— Fragmento —
□ □ □ □ □ □ □

La piel que habito

Crítica de Aníbal Perotti - Cinemarama

Dos gotas de agua resbalando por un cristal

Almodóvar combina sus habituales recursos estilísticos y visuales para transformar una historia aberrante en algo bello y deseable, como los pechos de su criatura. Su nueva película es un thriller a flor de piel, un himno al látex, una apuesta al artificio extremo. El rigor implacable de su puesta en escena nos cautiva con elegantes encuadres, colores deslumbrantes y bruscos cambios temporales. Las primeras secuencias son placenteramente desconcertantes, no sabemos a dónde nos llevan, no logramos hacer pie en una historia que se bifurca con distintas capas narrativas que tanto pueden aportan claves como disolver la intriga. La piel que habito es una película desmadrada, exuberante y profusa, en la que el director introduce elementos disparatados sin perder jamás el control absoluto.

□ □ □ □ □ □ □

— Datos para analizar —

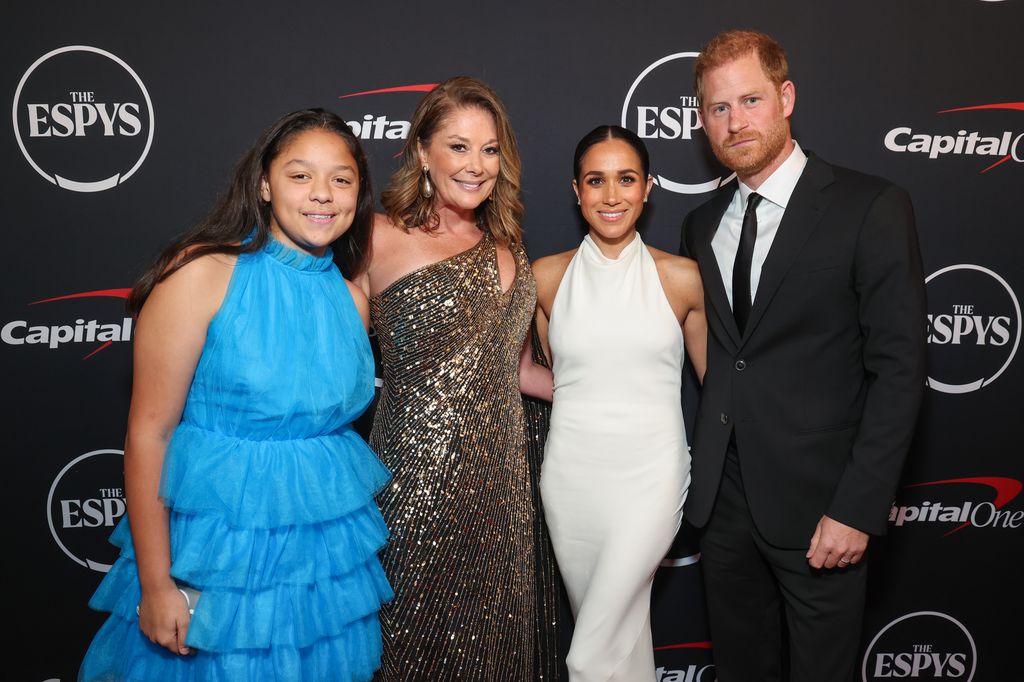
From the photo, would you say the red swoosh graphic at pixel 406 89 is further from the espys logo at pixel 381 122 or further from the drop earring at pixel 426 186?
the drop earring at pixel 426 186

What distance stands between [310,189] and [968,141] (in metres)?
2.34

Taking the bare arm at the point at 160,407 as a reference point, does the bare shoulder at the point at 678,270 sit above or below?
above

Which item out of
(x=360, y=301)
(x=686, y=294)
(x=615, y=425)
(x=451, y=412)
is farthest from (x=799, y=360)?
(x=360, y=301)

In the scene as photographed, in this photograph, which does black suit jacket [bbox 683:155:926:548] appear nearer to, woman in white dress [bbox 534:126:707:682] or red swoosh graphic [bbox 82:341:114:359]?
woman in white dress [bbox 534:126:707:682]

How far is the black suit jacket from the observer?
1938mm

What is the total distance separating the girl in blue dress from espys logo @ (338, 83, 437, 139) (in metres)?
0.77

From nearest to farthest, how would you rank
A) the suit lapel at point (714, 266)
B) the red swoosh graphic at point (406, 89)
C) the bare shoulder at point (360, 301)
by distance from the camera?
the bare shoulder at point (360, 301)
the suit lapel at point (714, 266)
the red swoosh graphic at point (406, 89)

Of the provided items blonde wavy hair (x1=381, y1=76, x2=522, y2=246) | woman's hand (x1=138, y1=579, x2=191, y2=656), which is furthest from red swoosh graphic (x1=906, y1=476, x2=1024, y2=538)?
woman's hand (x1=138, y1=579, x2=191, y2=656)

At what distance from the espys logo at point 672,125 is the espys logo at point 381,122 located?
722 mm

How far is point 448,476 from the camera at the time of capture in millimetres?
2125

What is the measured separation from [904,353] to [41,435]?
274 centimetres

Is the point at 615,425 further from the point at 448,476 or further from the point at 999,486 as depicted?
the point at 999,486

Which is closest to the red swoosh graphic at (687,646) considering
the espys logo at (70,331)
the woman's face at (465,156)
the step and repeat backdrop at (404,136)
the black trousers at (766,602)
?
the step and repeat backdrop at (404,136)

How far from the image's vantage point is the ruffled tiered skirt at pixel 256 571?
64.1 inches
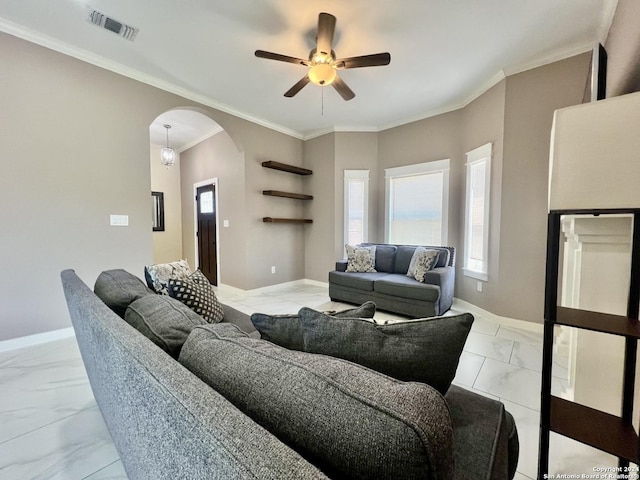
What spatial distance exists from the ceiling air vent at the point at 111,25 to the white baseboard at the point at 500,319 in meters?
4.88

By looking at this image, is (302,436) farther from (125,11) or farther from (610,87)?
(125,11)

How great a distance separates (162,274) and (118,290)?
19.6 inches

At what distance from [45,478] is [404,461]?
1850 mm

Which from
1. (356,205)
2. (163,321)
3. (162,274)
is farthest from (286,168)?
(163,321)

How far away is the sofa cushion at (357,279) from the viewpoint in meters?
3.60

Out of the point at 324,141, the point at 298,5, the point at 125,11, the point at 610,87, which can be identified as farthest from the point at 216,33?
the point at 610,87

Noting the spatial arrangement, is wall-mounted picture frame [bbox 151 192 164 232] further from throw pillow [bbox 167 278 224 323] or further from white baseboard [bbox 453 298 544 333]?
white baseboard [bbox 453 298 544 333]

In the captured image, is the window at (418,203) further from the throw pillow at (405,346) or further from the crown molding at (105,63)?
the throw pillow at (405,346)

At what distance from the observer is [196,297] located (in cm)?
165

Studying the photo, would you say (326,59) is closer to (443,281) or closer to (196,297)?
(196,297)

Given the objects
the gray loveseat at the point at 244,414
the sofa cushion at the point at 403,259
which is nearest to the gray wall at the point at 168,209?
the sofa cushion at the point at 403,259

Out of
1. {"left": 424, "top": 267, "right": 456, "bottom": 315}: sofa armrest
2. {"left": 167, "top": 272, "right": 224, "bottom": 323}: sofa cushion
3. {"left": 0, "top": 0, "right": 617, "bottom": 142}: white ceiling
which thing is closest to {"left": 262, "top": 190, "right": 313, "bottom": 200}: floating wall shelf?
{"left": 0, "top": 0, "right": 617, "bottom": 142}: white ceiling

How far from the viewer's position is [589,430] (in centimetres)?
95

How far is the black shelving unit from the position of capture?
35.6 inches
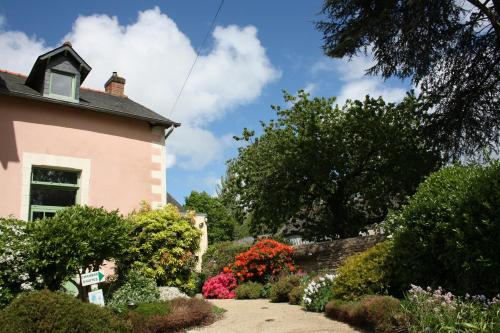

□ □ □ □ □ □ □

— Tarea 1 —
Copia textualmente el pasaje del fragmento comenzando en «Almodóvar combina sus» y terminando en «el control absoluto.».
— Tarea 2 —
Explica en una a tres oraciones por qué, según el fragmento, las primeras secuencias de la película resultan desconcertantes.

— Respuesta 1 —
Almodóvar combina sus habituales recursos estilísticos y visuales para transformar una historia aberrante en algo bello y deseable, como los pechos de su criatura. Su nueva película es un thriller a flor de piel, un himno al látex, una apuesta al artificio extremo. El rigor implacable de su puesta en escena nos cautiva con elegantes encuadres, colores deslumbrantes y bruscos cambios temporales. Las primeras secuencias son placenteramente desconcertantes, no sabemos a dónde nos llevan, no logramos hacer pie en una historia que se bifurca con distintas capas narrativas que tanto pueden aportan claves como disolver la intriga. La piel que habito es una película desmadrada, exuberante y profusa, en la que el director introduce elementos disparatados sin perder jamás el control absoluto.

— Respuesta 2 —
Resultan desconcertantes porque el espectador no sabe a dónde lo llevan. Tampoco logra hacer pie en una historia que se bifurca en distintas capas narrativas, capaces tanto de dar claves como de disolver la intriga.